▶ [ASSIGNED TASK]:
Please update the match report about Egypt's win over New Zealand, starting at "Salah’s World Cup" and ending at "in that conversation.", with "spotless" changed to "flawless".

▶ [SOURCE PASSAGE]:
--------------------

Egypt in front for the first time. A trademark Salah finish, delivered on the biggest stage, and a goal that carried more than just a scoreline. At 34, he became Egypt’s oldest World Cup goalscorer, and the oldest African player on record to both score and assist in a World Cup match.

For a man supposedly past his Liverpool peak, this World Cup is offering a sharp reminder: he still lives for nights like this.

Salah’s World Cup record remains spotless. He scored in both of his games in 2018, against Russia and Saudi Arabia. In 2026, he has now produced either a goal or an assist in every match he has played, having set up Hany’s strike against Belgium before dismantling New Zealand.

This tournament has been billed as the World Cup of the superstar. In Vancouver, one of the originals made sure his name stayed in that conversation.

Trezeguet seals it, Egypt dare to dream

New Zealand tried to push back, but their early fluency had gone. Egypt, energised and emboldened, played with the confidence of a side who finally believed this was their night.

On 82 minutes, Salah stepped up again, this time from the corner flag on the left. His delivery was vicious, whipped into the danger zone. Substitute Trezeguet attacked it with full commitment, diving to meet the ball and thundering his header past Crocombe.

Three-one. The game was done, and with it, decades of World Cup frustration began to lift.

There was still time for one more chance. Deep into stoppage time, Zizo rounded Crocombe and seemed certain to add a fourth, only to hesitate and see his effort blocked. It hardly mattered. The damage to New Zealand’s hopes – and the boost to Egypt’s – was complete.

Bazeley left frustrated, Salah thinking bigger

Bazeley did not hide his frustration afterwards. New Zealand had been “so good in the first half,” in his words, dominating possession and carving out chances. But when Egypt raised the tempo, his side could not match it. Now, their route to history is brutally simple: they must beat Belgium.

For Egypt, the mood could not be more different.

Salah called the win “incredible” and “a great achievement” for players and staff alike, speaking of a team that wants to “write history and qualify” and be remembered for one of the greatest achievements in Egyptian football.

They are not there yet. The knockout stages still need to be secured. But in Vancouver, under the lights, Egypt finally won a World Cup game – and did it with their greatest player at the heart of everything.

If this is how their story starts, what will the next chapter look like?

--------------------

Saved data entries:
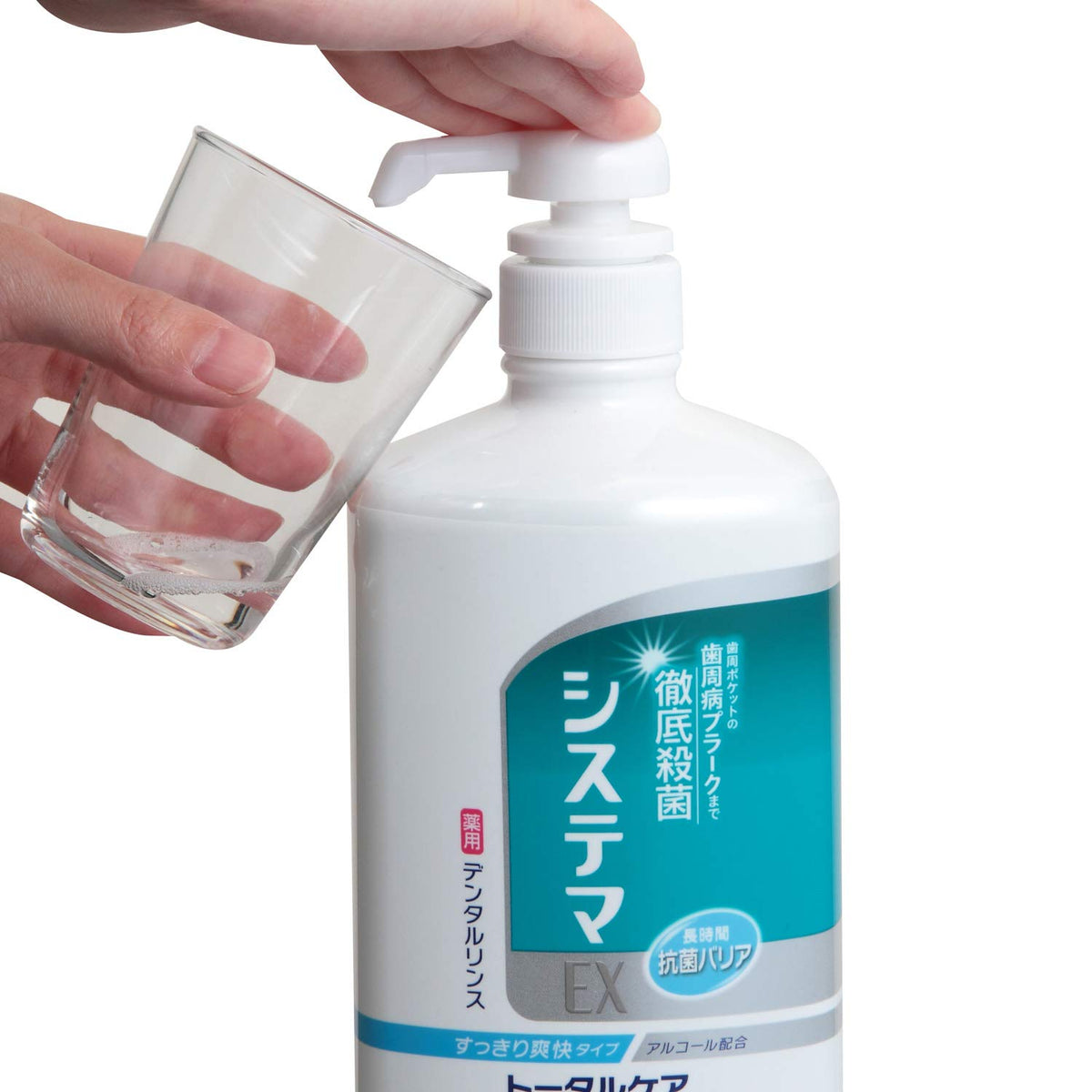 Systema EX dental rinse alcohol type 900ML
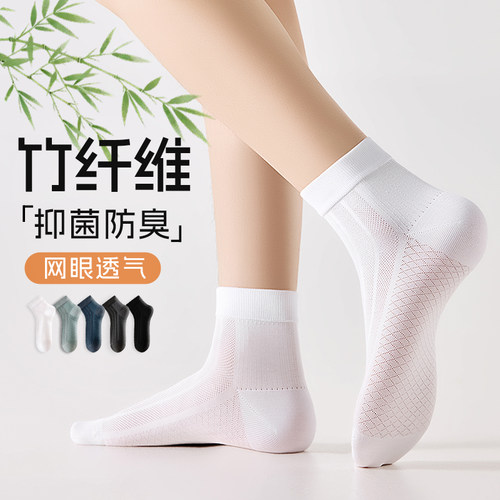 竹纤维男士夏薄防臭透气中筒袜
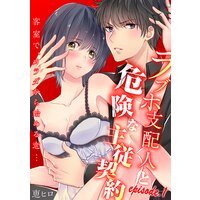 【タテコミ】ラブホ支配人と危険な主従契約―客室で、カラダから始める恋…―【分冊版】【フルカラー】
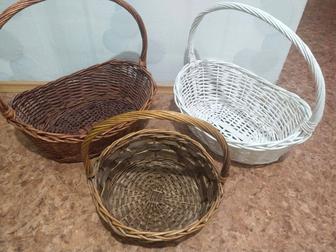 Корзины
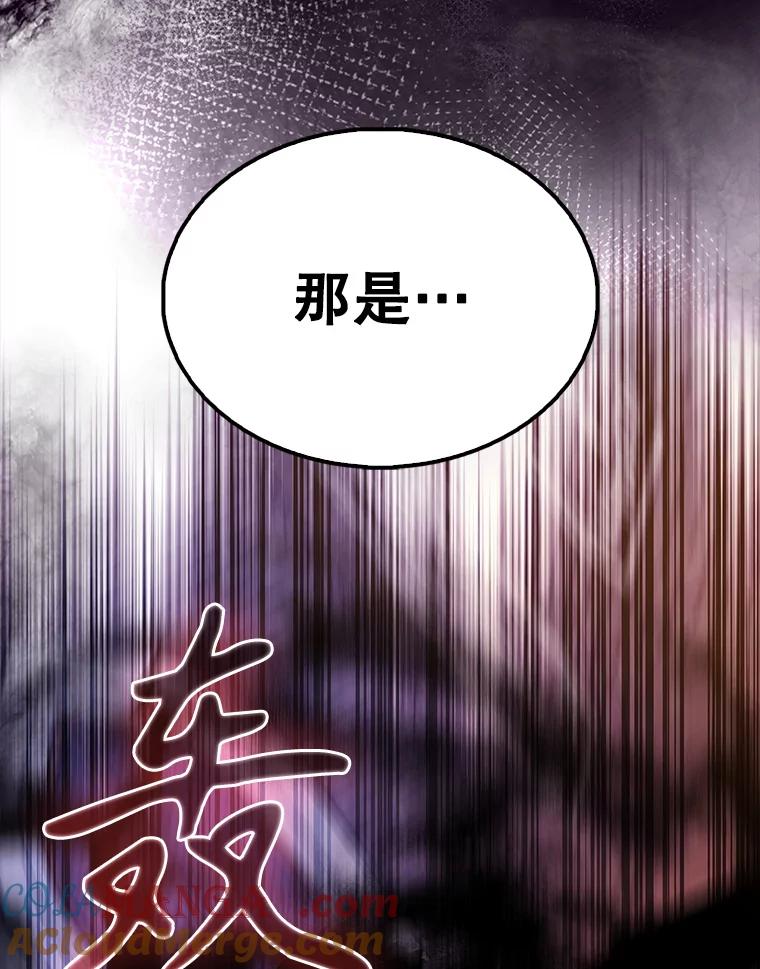 《配角太强了》62.第二个任务 第53页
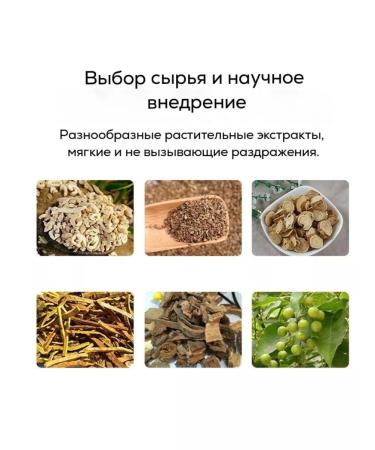 king of leather Chinese ointment from psoriasis dermatitis and herpes 10 pcs - Buy Online on GoSupps.com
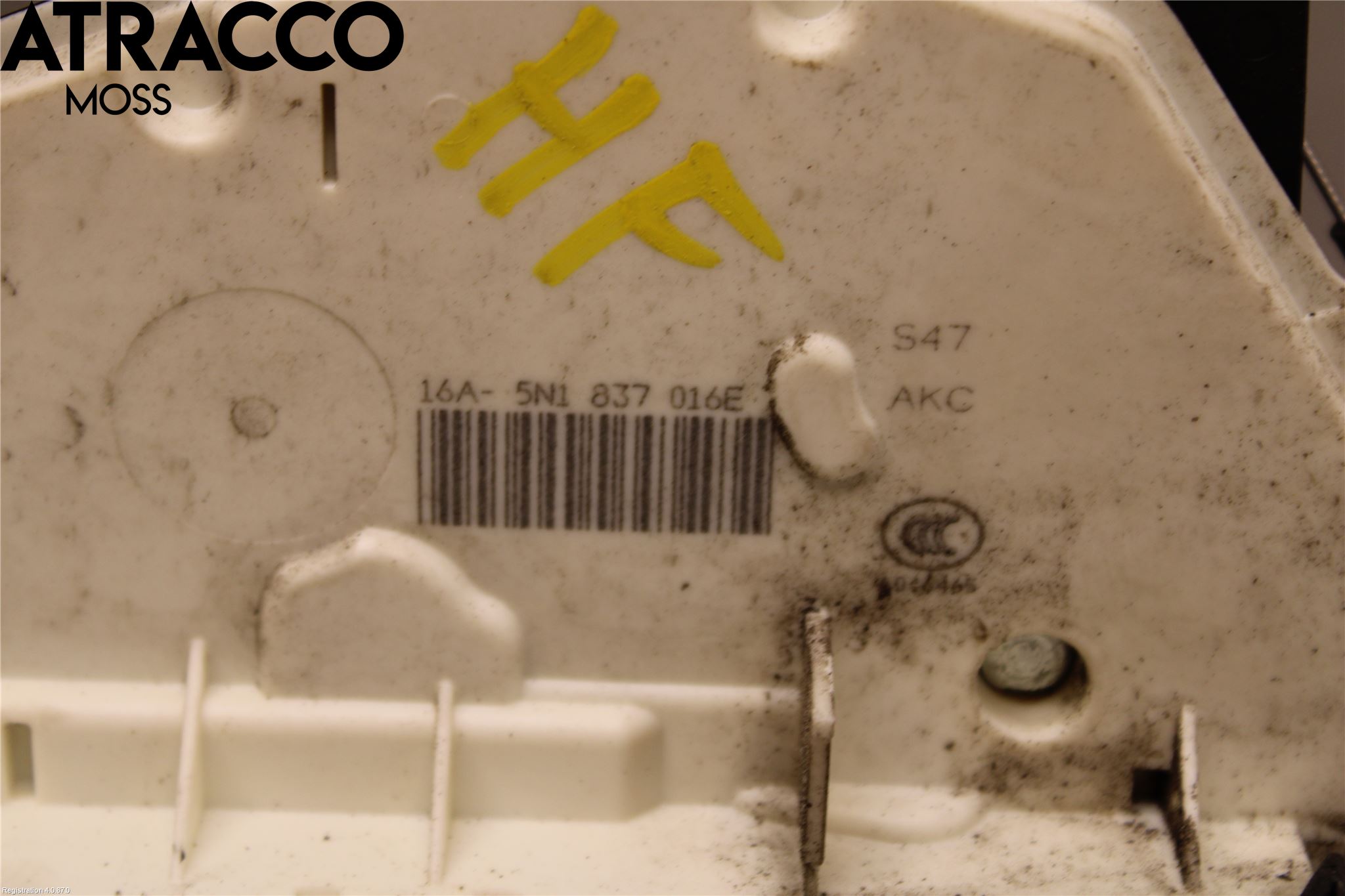 Volkswagen VW TIGUAN 07-16 Dørlås - Låsekasse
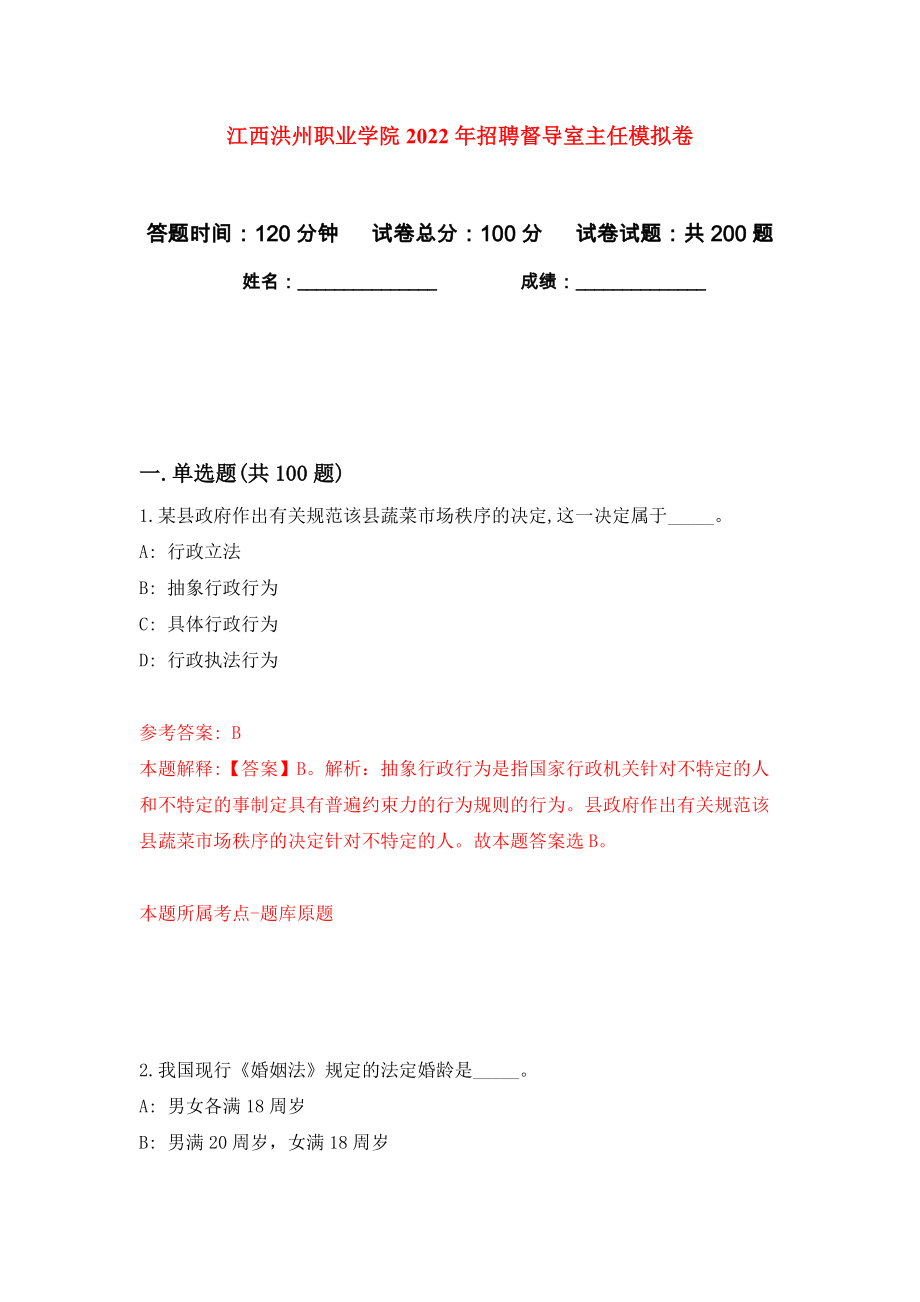 江西洪州职业学院2022年招聘督导室主任模拟卷（第5次）_第1页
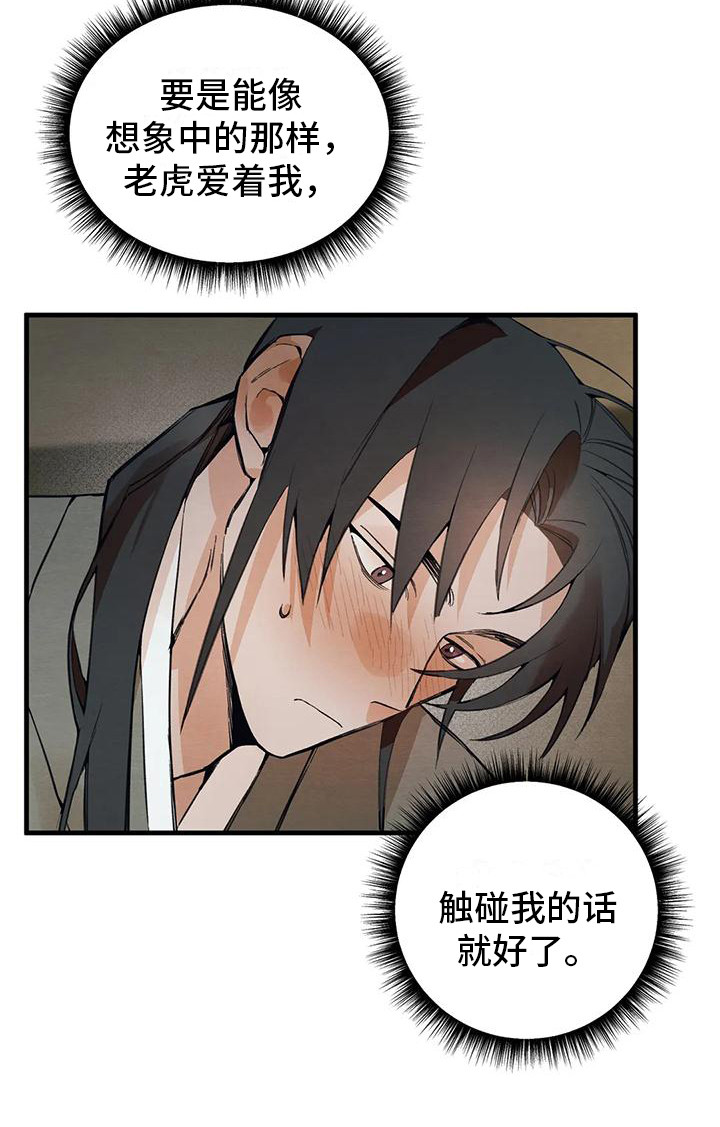 《糟糕的童话男篇》漫画最新章节第21章：请咬一口年糕：暗恋免费下拉式在线观看章节第【7】张图片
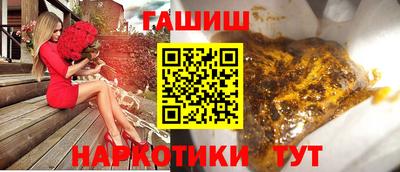 ALPHA PVP Чебоксары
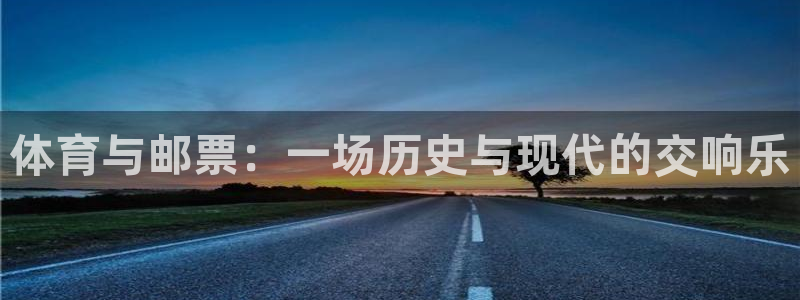 01体育软件：体育与邮票：一场历史与现代的交响乐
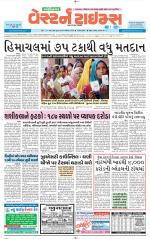 Gandhinagar Guj. - Discontinued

--------------------

▶ [TASK RESPONSE]:
Salah’s World Cup record remains flawless. He scored in both of his games in 2018, against Russia and Saudi Arabia. In 2026, he has now produced either a goal or an assist in every match he has played, having set up Hany’s strike against Belgium before dismantling New Zealand.

This tournament has been billed as the World Cup of the superstar. In Vancouver, one of the originals made sure his name stayed in that conversation.